▶ Supplied passage:
>>>

FitBtch mythbusters: Cortisol and belly fat edition
- FitBtch HQ

- Aug 28
- 4 min read
As any midlife slag with a vague interest in health and wellness knows, cortisol (the hormone that manages stress, inflammation, blood sugar and your metabolism) causes belly fat. Or does it?! It's a statement that gets thrown around in women's health articles and social media so much it's started to sound like fact. You're bloody stressed (as a perimenopausal woman juggling life, work, probably kids and a world that feels like it's going down the pooper) and you've got a jigglier gunt than you used to have. Correlation is causation right? Er... no.
Here’s the truth: high stress doesn’t just beam fat directly onto your waistline. That’s not how the body works.

Cortisol is not some relentless belly-fat-producing hormone. But… cortisol does affect your body in ways that can indirectly lead to eating more, moving less, and – yep – ending up in a calorie surplus.
And a calorie surplus (eating/drinking more energy than you use) is what causes fat gain. Yes, it's as simple that.
Let's break this down a little further for the geeks in the back (which includes us, obv):
What is cortisol?
Cortisol is your stress hormone, produced by your adrenal glands. It’s a very necessary little chemical. It helps you wake up in the morning, it rises when you exercise and, (its most famous function) it keeps you alert when you need to get shit done (or when you need to get the feck out of somewhere dodgy).
Your cortisol should naturally rise and fall across the day. The issue really isn’t cortisol itself. The issue comes when your level of it is constantly elevated and your body never really gets a break.
So what can we do? Read on.
What keeps cortisol chronically high?
You don't need us to state the bleedin' obvious:
Poor sleep (hello scrolling at bedtime).

<<<

▶ What to produce:
Write what comes next in the post about cortisol and belly fat, picking up right after its final sentence. The lines that follow have no connection to the post about cortisol and belly fat.

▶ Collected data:
>>>

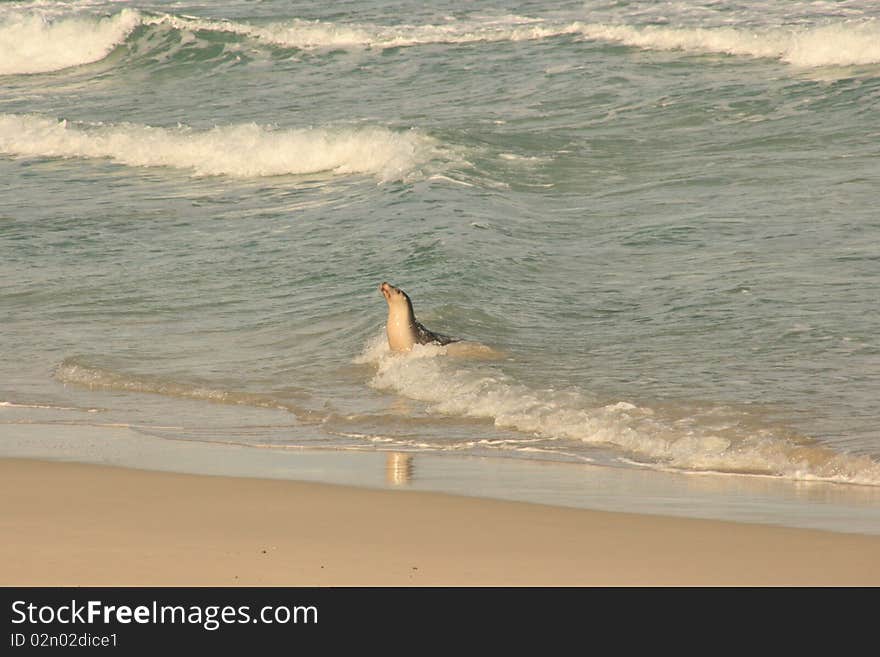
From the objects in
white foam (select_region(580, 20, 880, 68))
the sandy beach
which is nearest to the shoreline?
the sandy beach

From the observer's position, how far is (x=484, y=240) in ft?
38.8

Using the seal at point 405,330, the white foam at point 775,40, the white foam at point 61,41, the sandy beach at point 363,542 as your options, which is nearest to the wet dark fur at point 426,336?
the seal at point 405,330

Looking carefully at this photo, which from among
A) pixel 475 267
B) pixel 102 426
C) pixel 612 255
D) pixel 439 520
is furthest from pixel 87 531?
pixel 612 255

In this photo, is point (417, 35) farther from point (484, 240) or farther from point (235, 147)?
point (484, 240)

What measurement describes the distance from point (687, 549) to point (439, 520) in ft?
3.09

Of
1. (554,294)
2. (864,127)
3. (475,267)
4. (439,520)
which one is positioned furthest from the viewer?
(864,127)

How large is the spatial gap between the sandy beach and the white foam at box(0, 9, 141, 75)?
2358 centimetres

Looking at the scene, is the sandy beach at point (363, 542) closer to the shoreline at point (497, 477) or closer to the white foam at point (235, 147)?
the shoreline at point (497, 477)

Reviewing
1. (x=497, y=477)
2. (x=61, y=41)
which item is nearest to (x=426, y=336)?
(x=497, y=477)

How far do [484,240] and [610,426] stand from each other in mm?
4937

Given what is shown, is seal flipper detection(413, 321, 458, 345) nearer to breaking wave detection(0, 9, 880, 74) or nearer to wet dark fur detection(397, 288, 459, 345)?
wet dark fur detection(397, 288, 459, 345)

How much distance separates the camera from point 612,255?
11359 mm

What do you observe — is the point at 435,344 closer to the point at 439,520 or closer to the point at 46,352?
the point at 46,352

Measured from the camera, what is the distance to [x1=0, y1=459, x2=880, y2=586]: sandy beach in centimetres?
442
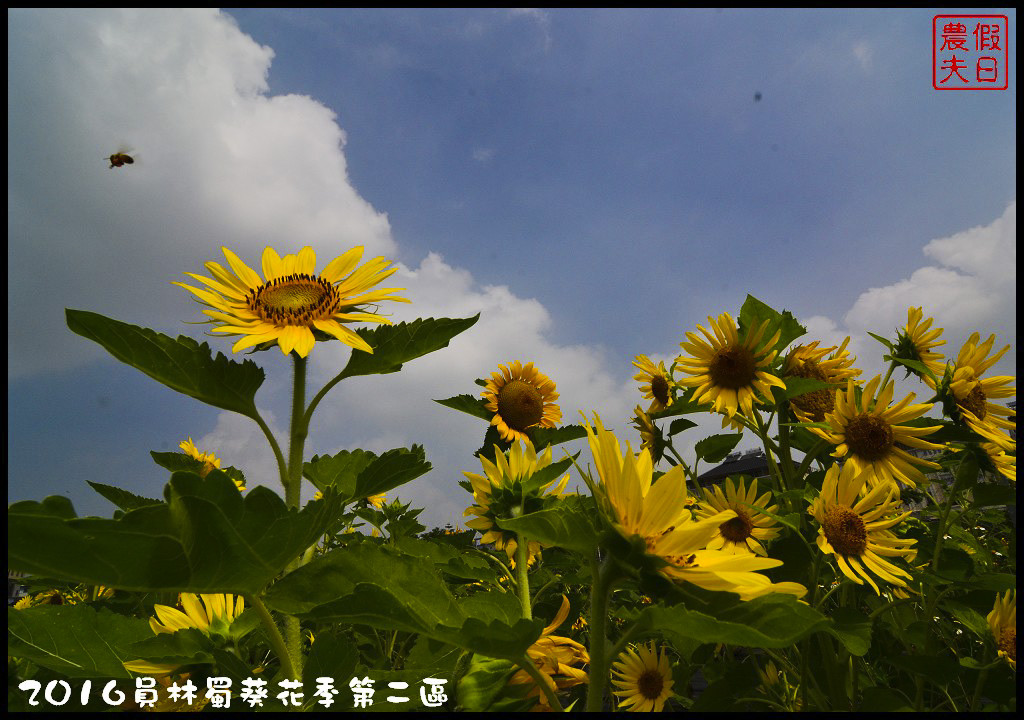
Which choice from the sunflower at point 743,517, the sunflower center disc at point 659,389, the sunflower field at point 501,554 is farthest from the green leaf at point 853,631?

<<<

▶ Task output:
Living on caffeine and not eating properly.
Over-doing exercise without proper recovery.
A busy life with loads of plates spinning and very little downtime.
Midlife hormones changing the game – menopause makes us more sensitive, so cortisol can spike more easily.
None of these on their own will make your waistline expand. But together, they create the perfect storm for bone-crushing fatigue, poor recovery, crappy food choices and just generally less movement. You're starting to get it now!
How cortisol impacts behaviour
When you’re chronically stressed, a few things start to happen. Your appetite hormones (aka ghrelin and leptin) get all out of whack. This makes you crave quick energy foods, sugary baked goods, crisps, all your usual ultra-processed comfort food.
Poor sleep makes it even harder to regulate appetite and energy. You give in to said cravings. You’re exhausted, so working out is literally at the bottom of the to-do list. All your good intentions go to pot.
In simple terms, stressed out slags tend to eat more and move less, and that’s the calorie surplus that leads to fat gain. It wasn't the cortisol that added the jiggle to your middle. But your behaviour in the face of high stress did.
Why is it easier to gain belly fat in midlife?
Here’s the real kick (in the gunt). When we’re younger, if we gain a bit of fat, it tends on most body types and shapes to sit on our hips, thighs and arse. In midlife and peri/menopause, as oestrogen declines, fat distribution changes. The body is more likely to store extra energy around the middle, especially as visceral fat (fat around the internal organs).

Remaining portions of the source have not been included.